Guadalupe Acosta Naranjo no olvida ni olvidará la afrenta sufrida en el año 2000, cuando sin aviso previo y exhibiendo ante los medios de comunicación quién mandaba en Palacio de Gobierno, el entonces gobernador Antonio Echevarría Domínguez lo corrió de manera vergonzante del puesto de subsecretario general de Gobierno, ello luego de que Naranjo denunciara el supuesto tráfico de influencias y la autocompra de vehículos que el Echeverriato hacía para el Gobierno en sus agencias automotrices.

Tampoco ha olvidado, como lo señaló en su momento desde la barandilla del Cereso Venustiano Carranza, la persecución de que fue objeto por parte de Echevarría Domínguez hasta encarcelarlo por un presunto delito electoral, jurando en aquel entonces ante testigos de Gobernación y algunos periodistas amigos, que se cobraría “uno por uno estos agravios”, persecución que lo llevó a redoblar esfuerzos para colocarse como un personaje a nivel nacional en la primera línea del Partido de la Revolución Democrática.

Hoy ha llegado la hora de los “ajustes de cuentas”, y trascendió este fin de semana en los corrillos políticos estatales, que presuntamente ha iniciado en el distrito 2 la operación “brazos caídos” por parte del perredismo naranjista, y el pretexto perfecto para ello, ha sido el desdén que realiza el equipo martista, encabezado por los “superasesores políticos”, quienes están haciendo desde ya a un lado, a quienes en los primeros días traían como trofeos, es decir a Luis Manuel Hernández Escobedo, Arturo Marmolejo Rivera y Gloria Noemí Ramírez Bucio y a otros distinguidos perredistas que mejor se han quedado en sus casas al no soportar supuestamente las oleadas de soberbia que destilan las filas de las “copetonas”.

Se pudo conocer extraoficialmente que supuestamente el interés de Acosta Naranjo es el de reventar presuntamente las posibilidades martistas, y con ello “matar dos pájaros de un tiro”, por una parte ejecutar supuestamente su venganza personal haciendo perder a Martha García de Echevarría y por otro lado eliminándola de la posibilidad de la gubernatura, ya que es objetivo declarado de Naranjo el hacerse de esa candidatura en el 2011.

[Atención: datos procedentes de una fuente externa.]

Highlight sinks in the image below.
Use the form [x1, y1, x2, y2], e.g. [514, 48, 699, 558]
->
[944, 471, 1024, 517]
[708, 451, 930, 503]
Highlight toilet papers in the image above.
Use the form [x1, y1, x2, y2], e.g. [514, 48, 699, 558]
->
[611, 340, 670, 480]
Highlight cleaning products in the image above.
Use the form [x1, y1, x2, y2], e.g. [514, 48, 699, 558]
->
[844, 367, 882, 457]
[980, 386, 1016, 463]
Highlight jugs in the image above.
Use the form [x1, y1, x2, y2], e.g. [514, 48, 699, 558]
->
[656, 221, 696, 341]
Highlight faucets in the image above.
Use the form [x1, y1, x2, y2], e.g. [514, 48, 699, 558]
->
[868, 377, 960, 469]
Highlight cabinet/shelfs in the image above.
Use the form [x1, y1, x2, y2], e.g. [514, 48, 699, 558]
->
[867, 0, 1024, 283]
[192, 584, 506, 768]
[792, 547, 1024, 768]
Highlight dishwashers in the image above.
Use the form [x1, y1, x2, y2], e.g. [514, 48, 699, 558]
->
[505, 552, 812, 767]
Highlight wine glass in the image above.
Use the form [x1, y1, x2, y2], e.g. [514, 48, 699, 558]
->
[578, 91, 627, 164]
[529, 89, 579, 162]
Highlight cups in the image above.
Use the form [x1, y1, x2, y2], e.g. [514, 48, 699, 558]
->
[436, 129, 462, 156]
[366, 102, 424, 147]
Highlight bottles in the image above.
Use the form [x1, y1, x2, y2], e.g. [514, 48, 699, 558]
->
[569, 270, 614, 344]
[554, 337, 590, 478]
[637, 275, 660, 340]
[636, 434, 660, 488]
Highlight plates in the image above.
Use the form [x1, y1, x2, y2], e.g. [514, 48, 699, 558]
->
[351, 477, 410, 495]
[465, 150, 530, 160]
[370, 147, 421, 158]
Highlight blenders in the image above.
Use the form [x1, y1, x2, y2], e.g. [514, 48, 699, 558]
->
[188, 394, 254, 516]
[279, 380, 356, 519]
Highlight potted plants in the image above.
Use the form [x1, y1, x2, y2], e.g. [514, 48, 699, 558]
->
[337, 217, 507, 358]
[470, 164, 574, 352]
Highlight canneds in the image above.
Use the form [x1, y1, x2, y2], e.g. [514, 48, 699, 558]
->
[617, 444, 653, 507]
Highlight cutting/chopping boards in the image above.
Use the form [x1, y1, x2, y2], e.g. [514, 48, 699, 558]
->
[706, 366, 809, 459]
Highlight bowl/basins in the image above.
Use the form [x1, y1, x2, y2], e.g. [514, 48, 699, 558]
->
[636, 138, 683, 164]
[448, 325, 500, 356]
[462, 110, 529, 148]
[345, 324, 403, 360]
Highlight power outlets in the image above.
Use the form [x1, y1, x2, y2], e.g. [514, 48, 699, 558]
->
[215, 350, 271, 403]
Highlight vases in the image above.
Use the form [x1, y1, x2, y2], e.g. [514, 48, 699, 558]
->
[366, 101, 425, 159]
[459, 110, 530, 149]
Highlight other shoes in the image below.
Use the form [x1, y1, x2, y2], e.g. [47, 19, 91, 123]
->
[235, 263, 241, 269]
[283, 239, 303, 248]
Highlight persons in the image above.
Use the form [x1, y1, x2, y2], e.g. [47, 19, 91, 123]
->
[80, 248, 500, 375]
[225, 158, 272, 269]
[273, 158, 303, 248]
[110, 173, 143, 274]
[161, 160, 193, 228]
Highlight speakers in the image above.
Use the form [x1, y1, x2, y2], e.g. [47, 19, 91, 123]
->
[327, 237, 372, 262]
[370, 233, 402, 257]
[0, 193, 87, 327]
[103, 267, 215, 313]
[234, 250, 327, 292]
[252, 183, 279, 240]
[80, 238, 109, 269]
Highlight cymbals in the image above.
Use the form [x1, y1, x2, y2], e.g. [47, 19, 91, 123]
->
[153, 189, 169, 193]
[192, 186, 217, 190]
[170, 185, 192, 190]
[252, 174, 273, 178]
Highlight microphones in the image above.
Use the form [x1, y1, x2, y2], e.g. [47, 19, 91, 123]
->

Se dice que en la operación “brazos caídos” no sólo está contemplado el retiro discreto pero efectivo del perredismo del distrito 2 para dejar solos a los “copetones” (igual que lo hicieron con Navarro en 2008), sino que además, se ha dictado supuestamente una línea férrea para que el perredismo se concentre en el distrito 1, con todo el apoyo para Pavel Jarero Velázquez, no sólo en equipo de campaña sino en la representación que el PRD requiere en cada una de las casillas de ese distrito, desmantelando presuntamente dicha red en Tepic y trasladándola a la zona norte.

Se comenta además que mientras esto ocurre a sus espaldas, el equipo martista va de error en error estratégico, lo cual festinan a carcajadas los nuevaizquierdistas, pues la novatez ha sido supuestamente aprovechada por quienes tienen el “colmillo bien retorcido”, para enfilar camino hacia el sendero de la derrota.

“Vamos a ganar” dijo Acosta Naranjo en su visita por la zona norte, pero comentan que enseguida añadió en voz más baja “pero el distrito 1”, lo cual fue festinado a carcajadas por sus acompañantes, sabedores presuntamente de cómo se estructuró en esta ocasión el operativo naranjista.